Em março de 2019, encerrei minhas atividades na Marcopolo. Mas há 10 anos eu já tinha começado a R2 IBF de medicina nuclear. Compramos um cíclotron, equipamento que fabrica o fármaco FDG 18, que é o produto que tu injetas no sistema linfático para poder fazer o exame PET Scan, uma tomografia que, para ter a imagem, precisa dessa espécie de contraste, só que é nuclear. Começamos com esse negócio em Porto Alegre. Depois, médicos de São José do Rio Preto (interior de São Paulo) queriam fazer uma empresa semelhante e fizemos uma parceria. Fizemos após uma fábrica no Rio de Janeiro. E aí surgiu uma empresa em Curitiba que queria vender e nós compramos. Com tudo isso, montamos uma holding, em que ficamos com 60%. Estamos com quatro fábricas no país. Nós já compramos o terreno, e estamos em fase de construção de uma nova unidade em Vitória do Santo Antão (em Pernambuco), perto de Recife. Deve ficar pronta em um ano. Neste meio tempo, aqui no Rio Grande do Sul, a PUC também tinha um cíclotron no Instituto do Cérebro para pesquisa e eles nos procuraram porque queriam entrar no mercado. Fizemos uma negociação para, por 10 anos, representar o InsCer (Instituto do Cérebro), nós fazemos a venda de todo o material. Aí nós vamos levar nosso equipamento de Porto Alegre para o Nordeste. E vamos transformar a fábrica gaúcha para atuar com outros fármacos. E, paralelamente, estamos com terreno comprado em Mogi das Cruzes (também no interior de São Paulo) para uma nova fábrica. Vamos ficar com seis unidades.
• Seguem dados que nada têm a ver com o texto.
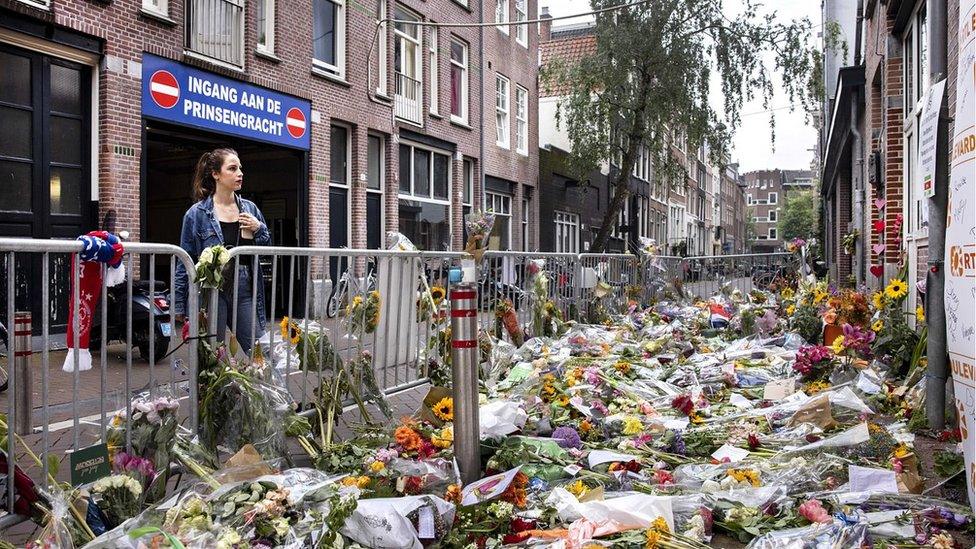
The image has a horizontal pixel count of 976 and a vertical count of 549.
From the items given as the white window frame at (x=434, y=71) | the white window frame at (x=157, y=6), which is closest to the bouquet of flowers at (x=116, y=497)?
the white window frame at (x=157, y=6)

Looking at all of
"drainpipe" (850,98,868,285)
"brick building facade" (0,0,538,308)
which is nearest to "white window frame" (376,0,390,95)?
"brick building facade" (0,0,538,308)

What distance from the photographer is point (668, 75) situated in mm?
20703

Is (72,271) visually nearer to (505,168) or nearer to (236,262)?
(236,262)

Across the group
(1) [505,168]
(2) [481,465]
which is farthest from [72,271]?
(1) [505,168]

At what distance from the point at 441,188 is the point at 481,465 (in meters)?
15.9

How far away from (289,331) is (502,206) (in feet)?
62.2

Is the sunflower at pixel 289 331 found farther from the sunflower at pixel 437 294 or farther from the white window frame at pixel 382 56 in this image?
the white window frame at pixel 382 56

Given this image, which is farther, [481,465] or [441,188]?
[441,188]

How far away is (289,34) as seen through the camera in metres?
13.8

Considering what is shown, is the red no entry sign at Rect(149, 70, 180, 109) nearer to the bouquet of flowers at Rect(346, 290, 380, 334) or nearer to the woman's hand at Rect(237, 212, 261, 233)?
the woman's hand at Rect(237, 212, 261, 233)

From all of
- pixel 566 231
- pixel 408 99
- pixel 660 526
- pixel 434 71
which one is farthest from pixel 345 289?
pixel 566 231

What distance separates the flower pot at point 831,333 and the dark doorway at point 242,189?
650 cm

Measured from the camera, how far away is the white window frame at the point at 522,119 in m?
24.1

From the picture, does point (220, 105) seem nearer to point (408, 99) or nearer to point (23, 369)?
point (408, 99)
O mercado de medicina nuclear está demandando muito?
Estamos fabricando 8,3 mil doses por mês. E de um outro fármaco específico para próstata são em torno de 400. No ano passado, o número de processos cancerígenos no Brasil atingiu em torno de 650 mil casos. Segundo especialistas, 70% dos doentes morrem por não terem um diagnóstico precoce, porque ele é caro e o SUS paga estes tipos de exames apenas para três tipos de cânceres. Nós queremos trabalhar para colocar no SUS todos os processos cancerígenos e aí, talvez, possamos até reduzir o preço.
Como foi mudar do setor de ônibus para o de saúde?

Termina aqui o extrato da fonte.